Re: Scrub / SnapTrim IO Prioritization and Latency

Dan van der Ster <daniel.vanderster@xxxxxxx> · Thu, 30 Oct 2014 20:22:23 +0000

Hi Sam,

October 30 2014 8:30 PM, "Samuel Just" <sam.just@xxxxxxxxxxx> wrote: 
> 1. Recovery is trickier, we probably aren't marking them with a
> sufficiently high cost. Also, a bunch of the recovery cost
> (particularly primary-side backfill scans and pushes) happens in the
> recovery_tp (something that this design would fix) rather than in the
> OpWQ.
> 
> 2. The OpWq does have a separate queue for each priority level. For
> priorities above 63, the queues are strict -- we always process
> higher queues until empty. For queues 1-63, we try to weight by
> priority. I could add a "background" queue (<0?) concept which only
> runs when above queues are empty, but I worry about deferring scrub
> and snap trimming for too long.
> 

Is there something preventing me from setting osd_client_op_priority to 64 -- for a test? That would more or less simulate the existence of a background queue, right? (I mean, if I could make client ops use enqueue_strict that might help with recovery transparency...)

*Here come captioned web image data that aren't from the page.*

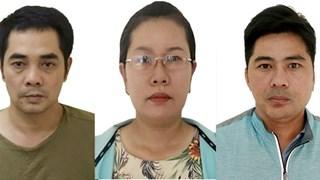 """越南对""""组织他人在台湾脱逃""""案件涉案人员进行起诉"""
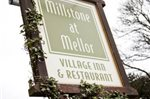 The Millstone At Mellor- a Thwaites Inn of Character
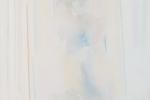 Non è un uomo, 2003, cm 140x100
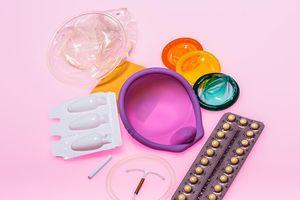 Biện pháp tránh thai nào có thể ngăn ngừa bệnh tình dục?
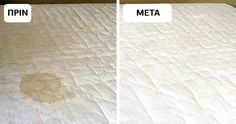 Green Mattress Cleaning: How To Get Disgusting Yellow Stains Out Of Your Mattress Clean Mattress Stains, Mattress Cleaning, Foam Mattress, House Cleaning Tips, Spring Cleaning, Cleaning Hacks, Cleaning Items, Cleaning Products, Deep Cleaning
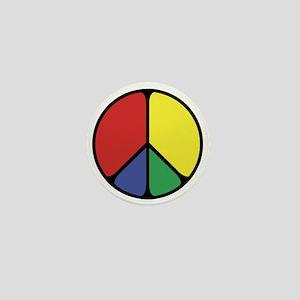 Elegant Peace Color Mini Button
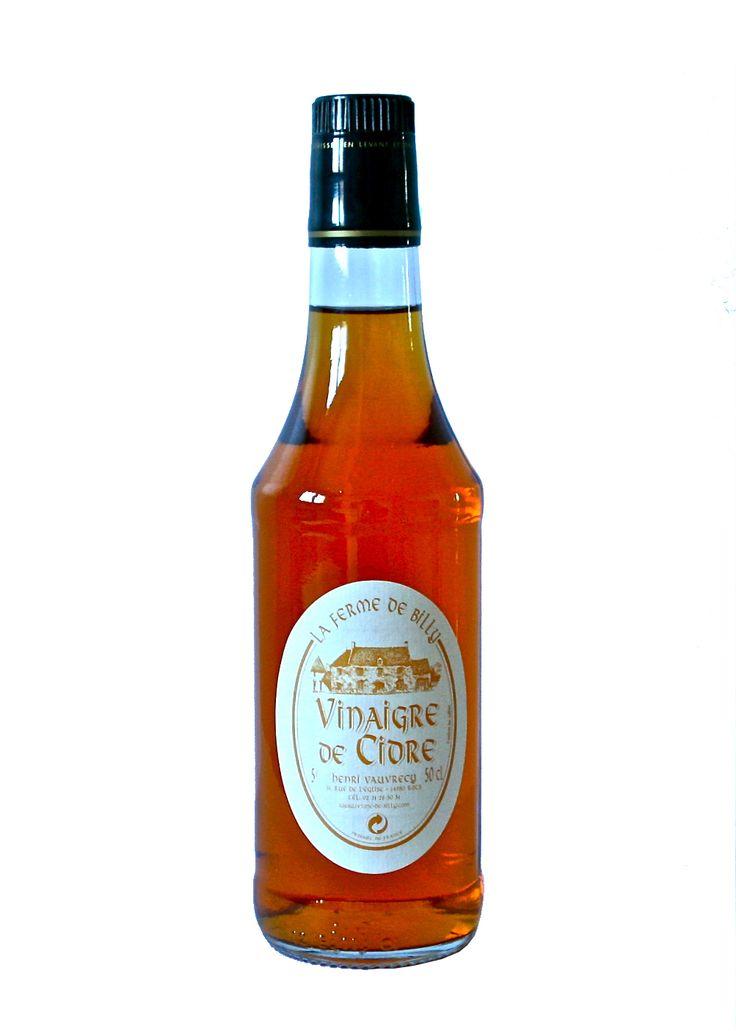 Vinaigre de cidre artisanal - Ferme de Billy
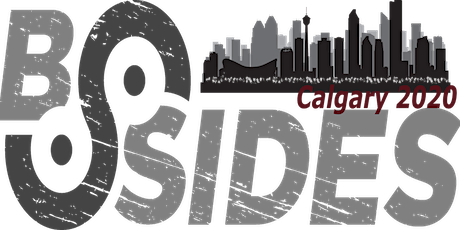 BSides Calgary 2020 tickets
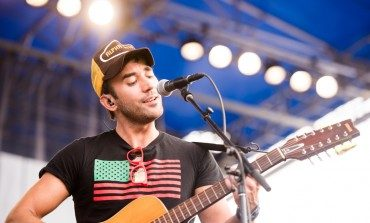 Sufjan Stevens Releases Three New Songs From Call Me By Your Name Soundtrack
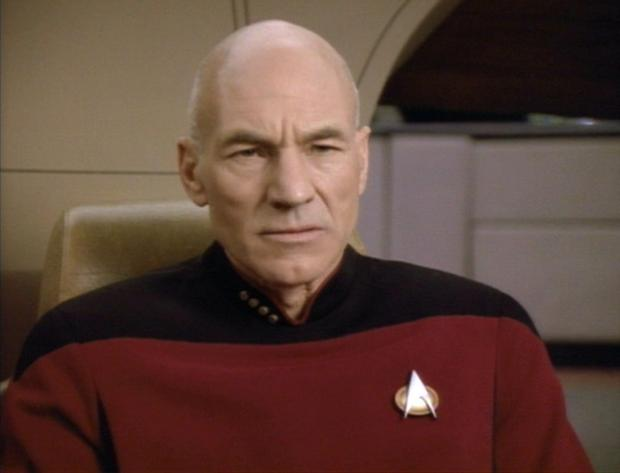 High Quality Picard Annoyed Blank Meme Template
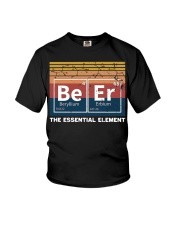 beer the essential 2 Youth T-Shirt thumbnail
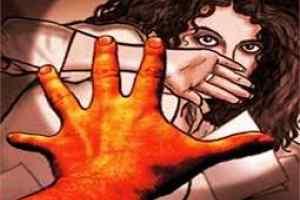 घर से भागी लड़की के साथ बलात्कार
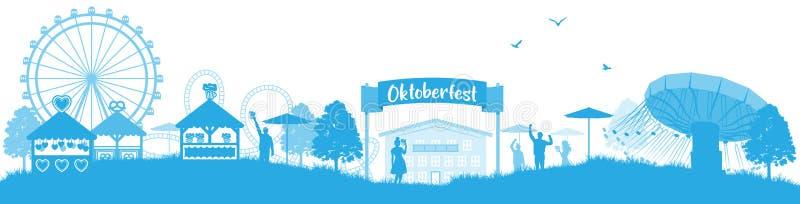 Vetor isolado panorama da skyline do bavaria de Oktoberfest ilustração royalty free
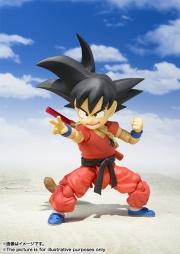 DBZ-SH-Figuarts-Kid-Goku-004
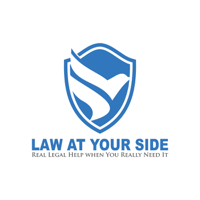 Law At Your Side podcast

> 3. The whole pg lock is necessary basically because ops are ordered on
> a pg basis.
> 
> 4. For a non-saturated cluster, the client IO queue (63) will tend to
> have the max number of tokens when an IO comes in, and that IO will
> tend to be processed immediately. 

Meaning Ceph will dispatch it immediately -- sure. I'm more worried about IOs ongoing or queued in the kernel.

> I was mentioning that as a worst
> case scenario. Scrub already won't even start on a pg unless the OSD
> is relatively unloaded.

In our case, scrub always waits until the max interval expires. So there is always load, yet always enough IOPS left to get the scrub done transparently.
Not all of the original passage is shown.